4. Inventory: This account signifies the valuation of the company’s goods held for the purpose of

sale.

5. Fixed Assets: This account encompasses long-term assets such as buildings, machinery,

equipment, and vehicles.

6. Accumulated Depreciation: This account represents the cumulative depreciation of the

company’s fixed assets.

7. Sales: This account records the revenue generated from the sale of goods or services.


 

In accounting software, a general ledger sorts all transaction information through the accounts. Also,

it is the primary source for generating the company’s trial balance and financial statements. The

ledger’s accuracy is validated by a trial balance, which confirms that the sum of all debit accounts is

equal to the sum of all credit accounts.

General Ledger (GL) accounts contain all debit and credit transactions affecting them. In addition,

they include detailed information about each transaction, such as the date, description, amount, and

may also include some descriptive information on what the transaction was.

General Ledger Account


A general ledger account (GL account) is a primary component of a general ledger. A GL account

records all transactions for that account. The transactions are related to various accounting elements,

including assets, liabilities, equity, revenues, expenses, gains, and losses.

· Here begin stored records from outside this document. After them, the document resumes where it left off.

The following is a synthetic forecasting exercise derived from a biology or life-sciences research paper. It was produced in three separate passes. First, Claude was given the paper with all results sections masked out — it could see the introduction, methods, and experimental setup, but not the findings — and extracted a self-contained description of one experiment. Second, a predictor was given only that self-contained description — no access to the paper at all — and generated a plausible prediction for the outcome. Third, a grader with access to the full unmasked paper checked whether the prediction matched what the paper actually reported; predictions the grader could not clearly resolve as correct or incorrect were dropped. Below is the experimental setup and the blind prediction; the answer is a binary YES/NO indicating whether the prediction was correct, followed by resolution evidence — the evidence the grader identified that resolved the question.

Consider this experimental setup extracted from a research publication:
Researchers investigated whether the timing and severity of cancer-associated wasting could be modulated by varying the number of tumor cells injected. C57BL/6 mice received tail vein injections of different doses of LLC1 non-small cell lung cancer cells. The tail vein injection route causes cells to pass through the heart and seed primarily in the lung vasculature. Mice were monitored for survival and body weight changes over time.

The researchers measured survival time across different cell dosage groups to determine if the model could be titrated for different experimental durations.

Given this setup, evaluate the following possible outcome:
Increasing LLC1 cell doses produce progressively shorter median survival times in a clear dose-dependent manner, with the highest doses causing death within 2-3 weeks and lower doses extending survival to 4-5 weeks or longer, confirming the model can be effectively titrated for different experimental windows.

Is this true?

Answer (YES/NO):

For example, cash and account receivables are part of the company’s assets. On the ledger, each of

the assets will have its own GL account.

Link to Balance Sheet and Income Statement


A General Ledger (GL) records all the transactions that affect a company’s accounting elements, such

as Assets, Liabilities, Equity, Expenses, and Revenue, it is the data source used to construct the

Balance Sheet and the Income Statement.

General Ledgers and Double-Entry Bookkeeping

General ledgers typically uses the double-entry accounting method in which each entry into an

account requires that we put an equal and opposite entry into another account(s) - The total debit

amount must always be equal to the total credit amount.


 

What is Sub-Ledger or Subsidiary Ledger?


For a large organization, a general ledger can be extremely complicated. In order to simplify the audit

of accounting records or the analysis of records by internal stakeholders, subsidiary ledgers can be

created.

A subsidiary ledger (sub-ledger) is a sub-account related to a GL account that traces the transactions

corresponding to a specific company, purchase, property, etc. If a GL account includes sub-ledgers,

they are called controlling accounts. It is a detailed report of accounts that consists of transaction

information.

Sub-ledger is also known for being the subset of the general ledger in the accounting world. In other

words, we can say that the sub-ledger is a part of the general ledger

If the transactions are recorded in a sub-ledger in a different account, then the total sum of the

transactions will be recorded in the general ledger. The total amount should match the sum of the

concerned line items in the general ledger. A sub-ledger can include all business transaction details

such as purchases, receivables, production costs, payables, and payroll.

For example, Companies X, Y, and Z are the clients of Company A. For accounting purposes,

Company A may create three sub-ledger accounts corresponding to its three clients under account

receivables (controlling accounts) to trace the amounts expected to be received from each client.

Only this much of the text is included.